**ЗАДАНИЕ A:**
Перепечатайте из отрывка о выборах в Верховный Совет фрагмент от «Но, как всегда» до «Верховного Совета СССР.» включительно.
**ЗАДАНИЕ B:**
Соответствуют ли отрывку о выборах в Верховный Совет следующие утверждения? На каждое ответьте «да» или «нет» и приведите точную цитату из отрывка, которая это решает.
(i) Автор не прошел в Верховный Совет, хотя за него проголосовало больше половины депутатов.
(ii) Алексей Казанник был депутатом из Москвы.
(iii) Через несколько дней после избрания в Верховный Совет автора выбрали председателем комитета по строительству и архитектуре.
**ЗАДАНИЕ C:**
Сократите абзац отрывка о выборах в Верховный Совет, начинающийся словами «Конечно, это был скандал», сохранив его основные факты.
#### ОТРЫВОК ДЛЯ ЧТЕНИЯ
Как всегда, не обошлось без приключений у меня. Когда шли дискуссии, каким образом из числа народных депутатов выбирать членов Верховного Совета СССР, я категорически настаивал на том, чтобы выборы были альтернативными. Честно признаюсь, сердцем надеялся, что все-таки выберут меня в Верховный Совет, а трезвым умом понимал — от этого состава съезда народных депутатов ничего хорошего ожидать не приходится. Тихое и послушное большинство, пришедшее к нам из недавнего прошлого, смолотит любое предложение, не угодное начальству. Так и случилось. Первые же голосования показали, как успешно Михаил Сергеевич дирижирует съездом, и выборы в Верховный Совет только лишь подтвердили, что железобетонное большинство преградит путь любому, кто слишком много высовывается. Не избрали Сахарова, Черниченко, Попова, Шмелева — прекрасных, уважаемых, компетентных депутатов. Не прошедших отбор съезда трудно перечислить, их много. Не прошел и я. За меня проголосовало больше половины депутатов, но по количеству голосов я уступил своим коллегам. Я не расстроился. Говорю это теперь не для того, чтобы продемонстрировать свою выдержку. Нет, просто иного ожидать было нельзя. Если бы этот состав съезда сразу же выбрал меня в Верховный Совет — вот тогда я бы очень удивился. Произошел естественный ход вещей, и я с интересом ждал, как Горбачев будет выкручиваться из ситуации, в которую он сам себя загнал.

Конечно, это был скандал. Все понимали, что ситуация из-за меня может сложиться в конце концов просто взрывоопасной. Москвичи восприняли итоги выборов как демонстративное игнорирование мнения миллионов людей. Вечером начали стихийно проходить митинги, то тут, то там звучали требования о политической забастовке… Горбачев сам не ожидал такого поворота вещей, но ничего сделать было нельзя, итоги выборов уже утверждены.

Но, как всегда бывает в нашей действительности, в конце концов появляется одиночка, который умудряется найти выход из самого тупикового положения. На этот раз такой палочкой-выручалочкой стал Алексей Казанник, депутат из Омска. Его выбрали в состав Верховного Совета, но он снял свою кандидатуру в мою пользу. Съезд должен был утвердить эту рокировку, и, когда в зале поднялись руки и Горбачев увидел, что предложение проходит, на его лице было нескрываемое облегчение.

Так я стал депутатом Верховного Совета СССР и вопрос о моей будущей работе сам собой отпал. Через несколько дней меня выбрали председателем Комитета Верховного Совета СССР по строительству и архитектуре, в связи с этим я вошел в состав Президиума Верховного Совета СССР.

Про съезд можно рассказывать долго. Драматичных, захватывающих, острейших ситуаций на нем произошло множество. Но еще раз повторюсь, свидетелями этих событий была вся страна, да и весь мир, которому далеко не безразлично, что творится на одной шестой части света… Поэтому не буду больше подробно останавливаться на этих эпизодах, жизнь после этого ушла вперед.
########
#### ИСХОДНЫЕ ДАННЫЕ
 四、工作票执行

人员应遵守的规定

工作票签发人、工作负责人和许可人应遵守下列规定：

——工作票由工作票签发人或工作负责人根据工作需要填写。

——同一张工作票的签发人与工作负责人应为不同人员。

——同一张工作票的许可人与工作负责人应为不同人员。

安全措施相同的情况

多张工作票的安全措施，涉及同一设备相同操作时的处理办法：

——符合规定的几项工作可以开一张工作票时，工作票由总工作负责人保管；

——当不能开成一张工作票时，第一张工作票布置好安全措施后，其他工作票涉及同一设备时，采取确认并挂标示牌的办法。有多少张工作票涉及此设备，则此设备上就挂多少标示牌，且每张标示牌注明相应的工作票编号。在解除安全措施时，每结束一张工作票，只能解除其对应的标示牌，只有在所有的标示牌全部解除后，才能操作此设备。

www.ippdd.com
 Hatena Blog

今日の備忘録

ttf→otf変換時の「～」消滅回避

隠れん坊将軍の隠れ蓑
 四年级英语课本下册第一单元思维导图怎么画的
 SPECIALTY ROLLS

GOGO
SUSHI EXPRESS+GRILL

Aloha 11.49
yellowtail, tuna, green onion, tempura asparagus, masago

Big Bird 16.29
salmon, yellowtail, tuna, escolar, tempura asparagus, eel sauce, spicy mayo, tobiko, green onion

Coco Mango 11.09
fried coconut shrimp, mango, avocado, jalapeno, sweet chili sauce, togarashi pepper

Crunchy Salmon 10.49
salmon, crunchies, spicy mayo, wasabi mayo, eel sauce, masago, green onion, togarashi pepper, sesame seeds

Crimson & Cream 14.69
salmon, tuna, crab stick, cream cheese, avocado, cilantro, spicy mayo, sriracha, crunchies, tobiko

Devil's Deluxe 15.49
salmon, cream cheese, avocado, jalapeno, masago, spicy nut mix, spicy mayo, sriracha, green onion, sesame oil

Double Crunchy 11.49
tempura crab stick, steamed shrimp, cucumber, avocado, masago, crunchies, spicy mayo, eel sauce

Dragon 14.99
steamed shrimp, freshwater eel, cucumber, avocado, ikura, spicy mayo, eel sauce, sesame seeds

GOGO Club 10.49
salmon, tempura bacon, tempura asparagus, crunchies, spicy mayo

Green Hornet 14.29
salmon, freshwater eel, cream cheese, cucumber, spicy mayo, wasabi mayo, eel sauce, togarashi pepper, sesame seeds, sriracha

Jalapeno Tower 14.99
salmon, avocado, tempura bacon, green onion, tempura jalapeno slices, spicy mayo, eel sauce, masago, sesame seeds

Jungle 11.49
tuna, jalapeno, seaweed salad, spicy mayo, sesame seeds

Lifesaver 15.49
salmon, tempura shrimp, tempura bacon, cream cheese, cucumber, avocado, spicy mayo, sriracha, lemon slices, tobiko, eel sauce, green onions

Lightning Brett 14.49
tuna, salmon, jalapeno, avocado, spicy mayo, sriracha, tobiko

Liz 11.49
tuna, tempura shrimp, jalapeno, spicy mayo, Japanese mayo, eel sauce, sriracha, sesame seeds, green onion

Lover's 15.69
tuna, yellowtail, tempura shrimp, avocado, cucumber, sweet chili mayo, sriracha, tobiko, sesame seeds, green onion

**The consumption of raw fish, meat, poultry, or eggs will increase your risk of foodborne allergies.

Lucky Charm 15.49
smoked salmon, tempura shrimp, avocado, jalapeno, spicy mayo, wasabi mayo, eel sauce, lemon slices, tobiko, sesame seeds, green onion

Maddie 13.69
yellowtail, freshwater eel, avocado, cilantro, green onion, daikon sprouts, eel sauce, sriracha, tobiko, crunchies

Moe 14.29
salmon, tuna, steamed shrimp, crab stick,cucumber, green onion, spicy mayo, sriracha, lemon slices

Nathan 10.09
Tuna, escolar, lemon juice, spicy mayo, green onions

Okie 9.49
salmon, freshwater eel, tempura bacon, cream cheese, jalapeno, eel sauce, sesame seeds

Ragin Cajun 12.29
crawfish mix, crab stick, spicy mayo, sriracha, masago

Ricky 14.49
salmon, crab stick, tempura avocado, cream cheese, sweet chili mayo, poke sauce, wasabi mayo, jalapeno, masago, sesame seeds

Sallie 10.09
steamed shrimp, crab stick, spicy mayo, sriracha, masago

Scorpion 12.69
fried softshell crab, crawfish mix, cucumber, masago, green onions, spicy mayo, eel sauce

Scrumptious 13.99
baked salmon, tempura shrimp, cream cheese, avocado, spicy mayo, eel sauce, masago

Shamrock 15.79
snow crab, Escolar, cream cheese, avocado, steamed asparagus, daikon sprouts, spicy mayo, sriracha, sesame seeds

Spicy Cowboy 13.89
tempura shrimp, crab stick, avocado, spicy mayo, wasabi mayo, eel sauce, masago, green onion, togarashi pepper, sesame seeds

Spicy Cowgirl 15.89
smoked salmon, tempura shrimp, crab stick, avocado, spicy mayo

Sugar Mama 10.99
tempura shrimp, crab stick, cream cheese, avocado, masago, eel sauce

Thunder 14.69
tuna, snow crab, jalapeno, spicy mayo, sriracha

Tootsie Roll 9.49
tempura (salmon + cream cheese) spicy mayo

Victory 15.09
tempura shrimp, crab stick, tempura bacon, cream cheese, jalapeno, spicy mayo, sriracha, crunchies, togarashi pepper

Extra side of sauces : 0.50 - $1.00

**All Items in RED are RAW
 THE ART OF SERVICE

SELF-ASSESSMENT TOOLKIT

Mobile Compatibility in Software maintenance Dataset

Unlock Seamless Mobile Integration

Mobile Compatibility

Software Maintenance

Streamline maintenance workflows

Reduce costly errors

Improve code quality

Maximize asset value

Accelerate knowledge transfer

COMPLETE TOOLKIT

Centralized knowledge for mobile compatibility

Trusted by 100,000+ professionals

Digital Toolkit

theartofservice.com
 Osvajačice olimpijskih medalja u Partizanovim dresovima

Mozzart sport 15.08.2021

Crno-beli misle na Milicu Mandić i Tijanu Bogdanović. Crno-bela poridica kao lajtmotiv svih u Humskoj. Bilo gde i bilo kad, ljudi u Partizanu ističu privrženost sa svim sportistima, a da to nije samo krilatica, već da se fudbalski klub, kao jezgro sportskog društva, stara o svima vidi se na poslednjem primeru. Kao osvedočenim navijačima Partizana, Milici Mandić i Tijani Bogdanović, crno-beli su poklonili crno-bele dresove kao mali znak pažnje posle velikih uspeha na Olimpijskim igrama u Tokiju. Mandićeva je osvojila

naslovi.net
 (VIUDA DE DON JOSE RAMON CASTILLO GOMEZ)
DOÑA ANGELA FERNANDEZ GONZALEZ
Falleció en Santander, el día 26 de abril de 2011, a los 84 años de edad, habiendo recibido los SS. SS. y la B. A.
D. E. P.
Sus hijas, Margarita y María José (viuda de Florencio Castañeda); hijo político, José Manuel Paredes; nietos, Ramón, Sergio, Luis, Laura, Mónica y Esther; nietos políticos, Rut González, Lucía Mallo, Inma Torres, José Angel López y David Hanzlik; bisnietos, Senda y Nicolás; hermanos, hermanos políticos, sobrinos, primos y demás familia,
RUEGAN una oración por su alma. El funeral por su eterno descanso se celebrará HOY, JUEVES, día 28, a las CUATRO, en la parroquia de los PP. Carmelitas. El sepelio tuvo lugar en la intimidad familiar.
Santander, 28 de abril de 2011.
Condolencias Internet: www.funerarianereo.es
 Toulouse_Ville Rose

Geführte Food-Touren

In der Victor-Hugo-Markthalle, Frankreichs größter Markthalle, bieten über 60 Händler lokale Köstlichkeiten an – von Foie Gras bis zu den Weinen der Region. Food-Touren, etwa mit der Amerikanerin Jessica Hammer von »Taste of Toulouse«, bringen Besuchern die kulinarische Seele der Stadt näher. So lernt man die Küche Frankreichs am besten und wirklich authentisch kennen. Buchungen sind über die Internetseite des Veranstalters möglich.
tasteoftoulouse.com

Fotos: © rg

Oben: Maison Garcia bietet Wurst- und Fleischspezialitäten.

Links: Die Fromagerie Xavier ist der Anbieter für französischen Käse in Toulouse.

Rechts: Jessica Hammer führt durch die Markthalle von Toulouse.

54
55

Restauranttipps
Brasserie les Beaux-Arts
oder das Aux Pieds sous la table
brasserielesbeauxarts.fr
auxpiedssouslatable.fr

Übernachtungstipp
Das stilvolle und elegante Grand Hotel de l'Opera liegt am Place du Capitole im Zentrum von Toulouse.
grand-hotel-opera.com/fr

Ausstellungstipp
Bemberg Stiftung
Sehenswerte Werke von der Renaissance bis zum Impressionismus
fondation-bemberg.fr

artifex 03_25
########
**РЕШЕНИЕ ЗАДАНИЯ A:**
Но, как всегда бывает в нашей действительности, в конце концов появляется одиночка, который умудряется найти выход из самого тупикового положения. На этот раз такой палочкой-выручалочкой стал Алексей Казанник, депутат из Омска. Его выбрали в состав Верховного Совета, но он снял свою кандидатуру в мою пользу. Съезд должен был утвердить эту рокировку, и, когда в зале поднялись руки и Горбачев увидел, что предложение проходит, на его лице было нескрываемое облегчение.

Так я стал депутатом Верховного Совета СССР и вопрос о моей будущей работе сам собой отпал. Через несколько дней меня выбрали председателем Комитета Верховного Совета СССР по строительству и архитектуре, в связи с этим я вошел в состав Президиума Верховного Совета СССР.

**РЕШЕНИЕ ЗАДАНИЯ B:**
(i) Да: «За меня проголосовало больше половины депутатов, но по количеству голосов я уступил своим коллегам».
(ii) Нет: «Алексей Казанник, депутат из Омска».
(iii) Да: «Через несколько дней меня выбрали председателем Комитета Верховного Совета СССР по строительству и архитектуре».

**РЕШЕНИЕ ЗАДАНИЯ C:**
Итоги выборов вызвали скандал: все понимали, что из-за автора ситуация может стать взрывоопасной. Москвичи восприняли итоги как демонстративное игнорирование мнения миллионов людей. Вечером стихийно начались митинги, звучали требования о политической забастовке. Горбачев такого поворота не ожидал, но ничего сделать не мог: итоги выборов уже были утверждены.